= Noncommutative logic =

Extension of linear logic

Noncommutative logic is an extension of linear logic that combines the commutative connectives of linear logic with the noncommutative multiplicative connectives of the Lambek calculus. Its sequent calculus relies on the structure of order varieties (a family of cyclic orders that may be viewed as a species of structure), and the correctness criterion for its proof nets is given in terms of partial permutations. It also has a denotational semantics in which formulas are interpreted by modules over some specific Hopf algebras.

==Noncommutativity in logic==

By extension, the term noncommutative logic is also used by a number of authors to refer to a family of substructural logics in which the exchange rule is inadmissible.

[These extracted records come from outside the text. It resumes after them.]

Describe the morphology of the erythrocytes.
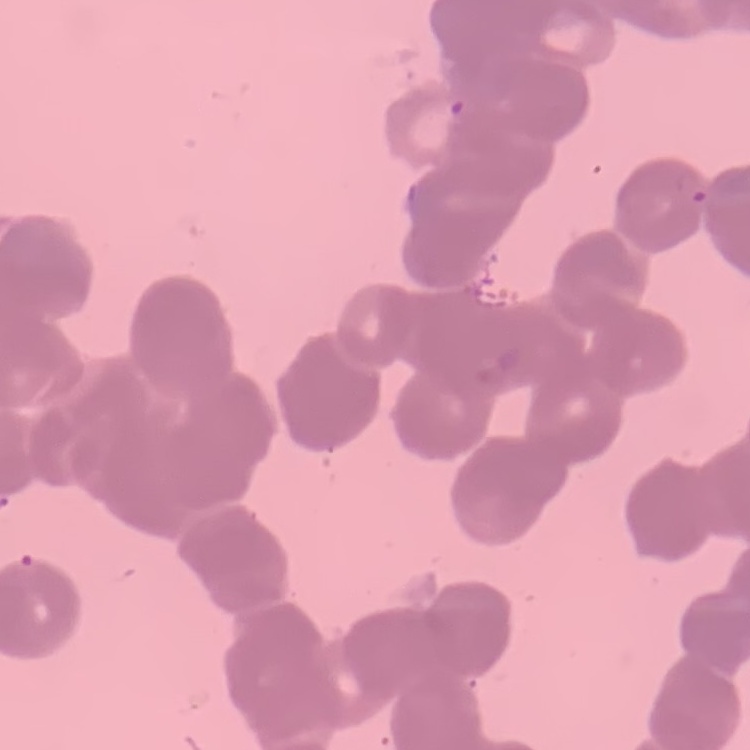

Rouleaux formation.

Summary:
  - Image type: square crop of a larger photomicrograph
  - Preparation: thin peripheral smear
  - Stain: Field's or Giemsa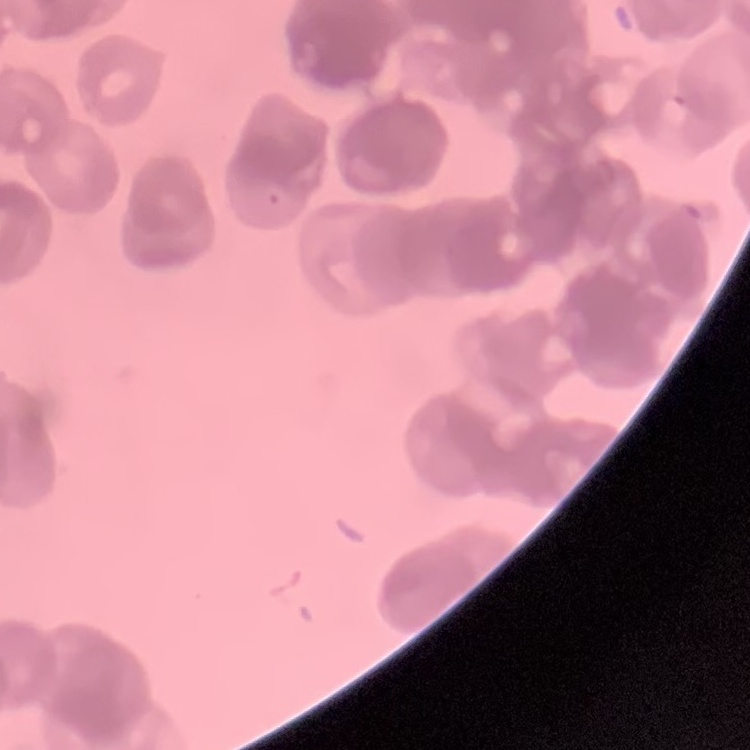

The erythrocytes show rouleaux formation. Thin blood smear. Field's or Giemsa stain. Square crop of a larger photomicrograph.Name the blood parasite species.
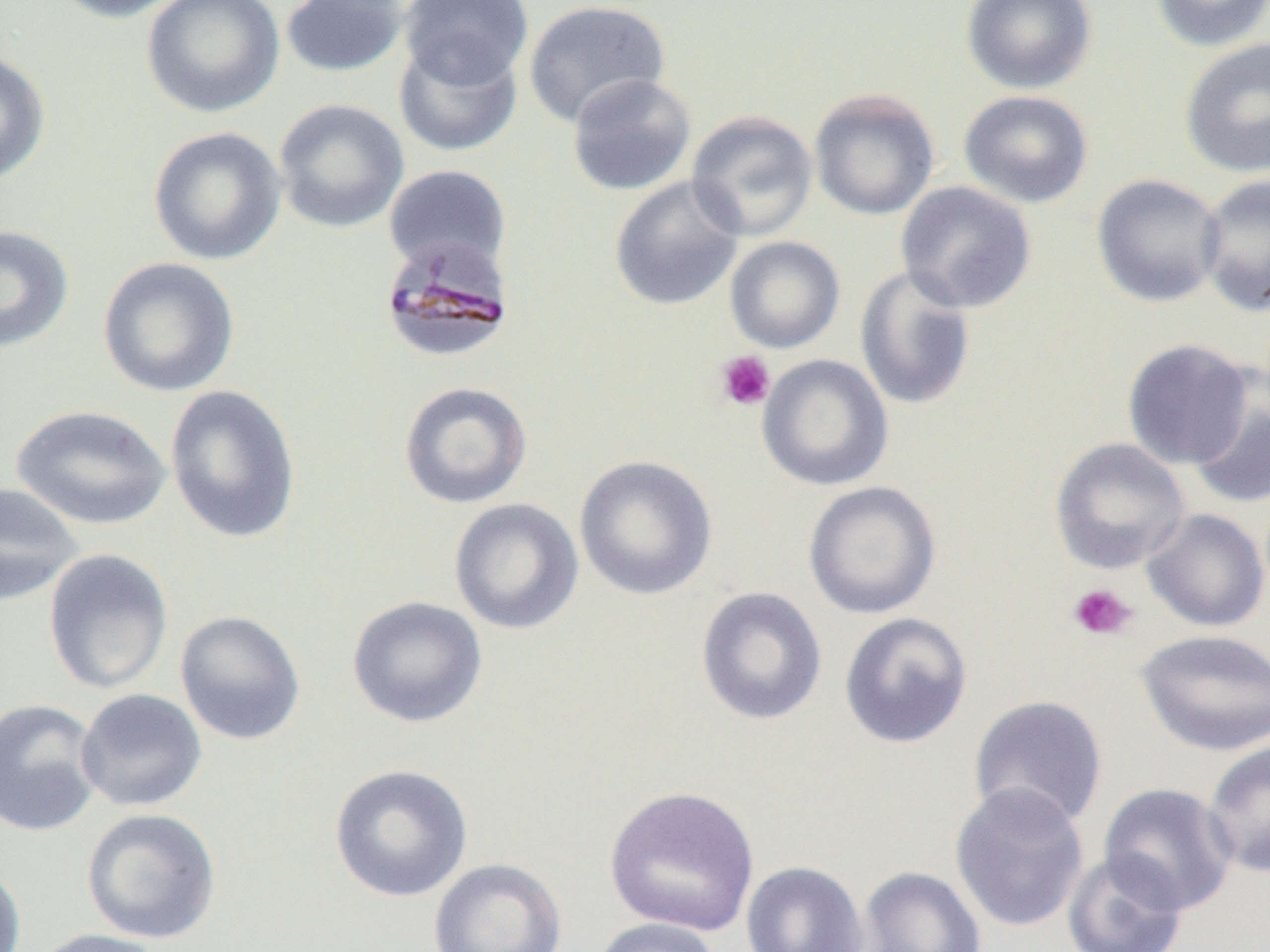
Plasmodium malariae.

preparation = thin blood smear
uninfected red blood cell locations = approximate bounding boxes as (x1,y1)-(x2,y2) corner pairs in pixels: (46,0)-(190,22), (141,0)-(284,118), (280,0)-(410,77), (400,0)-(532,88), (960,0)-(1098,94), (1150,0)-(1270,52), (522,1)-(671,127), (1179,37)-(1270,178), (393,39)-(523,157), (0,49)-(51,185), (565,73)-(697,196), (808,88)-(940,221), (957,89)-(1094,209), (273,98)-(409,233), (686,109)-(819,242), (148,126)-(287,265), (384,164)-(512,275), (1091,173)-(1227,307), (1197,174)-(1270,317), (608,175)-(746,311), (895,181)-(1037,313), (0,224)-(75,353), (724,236)-(845,353), (97,257)-(240,397), (853,265)-(977,411), (1121,338)-(1254,470), (757,354)-(894,491), (1188,366)-(1270,511), (398,381)-(533,509), (164,384)-(302,545), (12,404)-(172,530), (1049,437)-(1191,574), (574,455)-(718,600), (802,480)-(942,619), (0,481)-(84,607), (448,497)-(584,635), (1140,508)-(1269,632), (42,548)-(174,695), (696,586)-(827,726), (346,595)-(488,728), (174,609)-(307,746), (838,611)-(974,749), (1135,628)-(1270,756), (76,688)-(208,812), (968,694)-(1108,829), (0,698)-(104,837), (1202,739)-(1270,878), (329,764)-(473,902), (949,782)-(1090,933), (1098,782)-(1239,916), (603,785)-(760,937), (81,807)-(222,944), (1062,850)-(1189,952), (0,858)-(26,952), (428,858)-(568,952), (740,860)-(869,952), (856,865)-(987,952), (589,917)-(725,952), (29,928)-(170,952)
field of view = one of a larger specimen
image size = 1270×952 pixels
platelet locations = approximate bounding boxes as (x1,y1)-(x2,y2) corner pairs in pixels: (714,350)-(776,411), (1067,582)-(1137,641)
modality = optical microscopy
magnification = 1000x
Plasmodium malariae-infected red blood cell locations = approximate bounding boxes as (x1,y1)-(x2,y2) corner pairs in pixels: (379,237)-(516,364)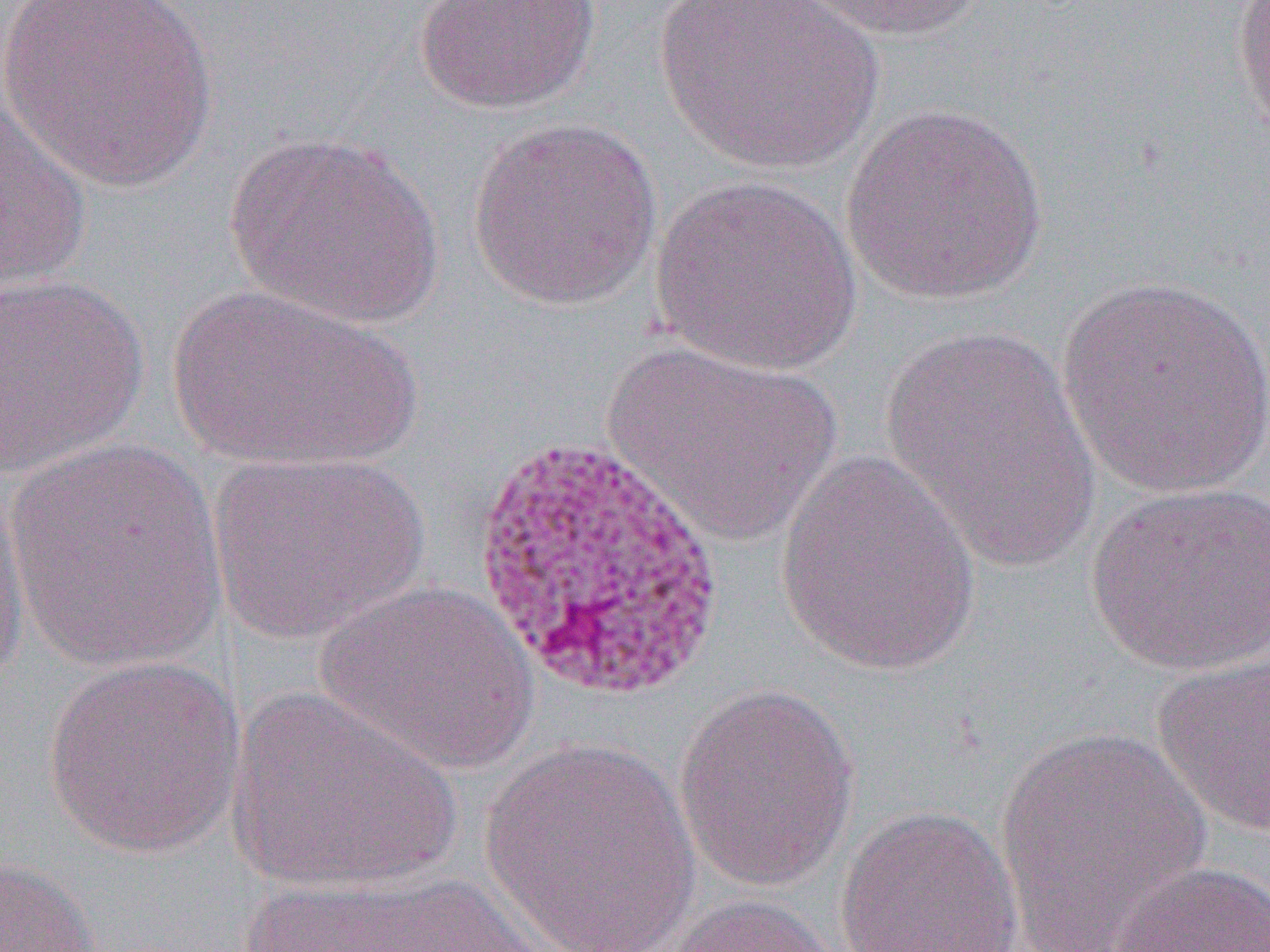
Summary:
  - Coordinate format: approximate bounding boxes as [x1, y1, x2, y2] in pixels
  - Uninfected red blood cell locations: [3, 0, 220, 190], [412, 0, 601, 114], [791, 0, 985, 43], [1232, 0, 1270, 146], [653, 1, 887, 176], [0, 97, 94, 293], [840, 101, 1049, 307], [466, 117, 664, 311], [224, 131, 444, 327], [648, 176, 863, 376], [0, 272, 149, 479], [1055, 273, 1270, 504], [164, 285, 425, 475], [878, 325, 1101, 575], [600, 340, 842, 546], [4, 437, 229, 674], [208, 450, 429, 642], [776, 451, 985, 676], [0, 467, 32, 689], [1085, 482, 1270, 677], [316, 580, 538, 776], [1151, 648, 1270, 839], [41, 655, 246, 859], [672, 683, 861, 891], [225, 685, 462, 894], [992, 726, 1213, 947], [479, 738, 701, 948], [834, 805, 1025, 952], [0, 854, 102, 951], [1108, 859, 1270, 952], [240, 872, 548, 952], [660, 892, 850, 952]
  - Slide-level diagnosis: Plasmodium vivax
  - Magnification: 1000x
  - Preparation: thin blood smear
  - Modality: optical microscopy
  - Image size: 1270×952 pixels
  - Field of view: one of a larger specimen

The remainder of this article is devoted to a presentation of this acceptance of the term.

The oldest noncommutative logic is the Lambek calculus, which gave rise to the class of logics known as categorial grammars. Since the publication of Jean-Yves Girard's linear logic there have been several new noncommutative logics proposed, namely the cyclic linear logic of David Yetter, the pomset logic of Christian Retoré, and the noncommutative logics BV and NEL.

Noncommutative logic is sometimes called ordered logic, since it is possible with most proposed noncommutative logics to impose a total or partial order on the formulas in sequents. However this is not fully general since some noncommutative logics do not support such an order, such as Yetter's cyclic linear logic. Although most noncommutative logics do not allow weakening or contraction together with noncommutativity, this restriction is not necessary.

===The Lambek calculus===

Joachim Lambek proposed the first non-commutative logic in his 1958 paper Mathematics of Sentence Structure to model the combinatory possibilities of the syntax of natural languages. In his subsequent 1961 paper On the calculus of syntactic types, he extended the analysis to cover non-associativity as well. His calculus has since become one of the fundamental formalisms of computational linguistics.

===Cyclic linear logic===

David N. Yetter proposed a weaker structural rule in place of the exchange rule of linear logic, yielding cyclic linear logic. Sequents of cyclic linear logic form a cycle, and so are invariant under rotation, where multipremise rules glue their cycles together at the formulas described in the rules. The calculus supports three structural modalities, a self-dual modality allowing exchange, but still linear, and the usual exponentials (? and !) of linear logic, allowing nonlinear structural rules to be used together with exchange.

===Pomset logic===

Pomset logic was proposed by Christian Retoré in a semantic formalism with two dual sequential operators existing together with the usual tensor product and par operators of linear logic, the first logic proposed to have both commutative and noncommutative operators. A sequent calculus for the logic was given, but it lacked a cut-elimination theorem; instead the sense of the calculus was established through a denotational semantics.

===BV and NEL===

Alessio Guglielmi proposed a variation of Retoré's calculus, BV, in which the two noncommutative operations are collapsed onto a single, self-dual, operator, and proposed a novel proof calculus, the calculus of structures to accommodate the calculus. The principal novelty of the calculus of structures was its pervasive use of deep inference, which it was argued is necessary for calculi combining commutative and noncommutative operators; this explanation concurs with the difficulty of designing sequent systems for pomset logic that have cut-elimination.

Lutz Straßburger devised a related system, NEL, also in the calculus of structures in which linear logic with the mix rule appears as a subsystem.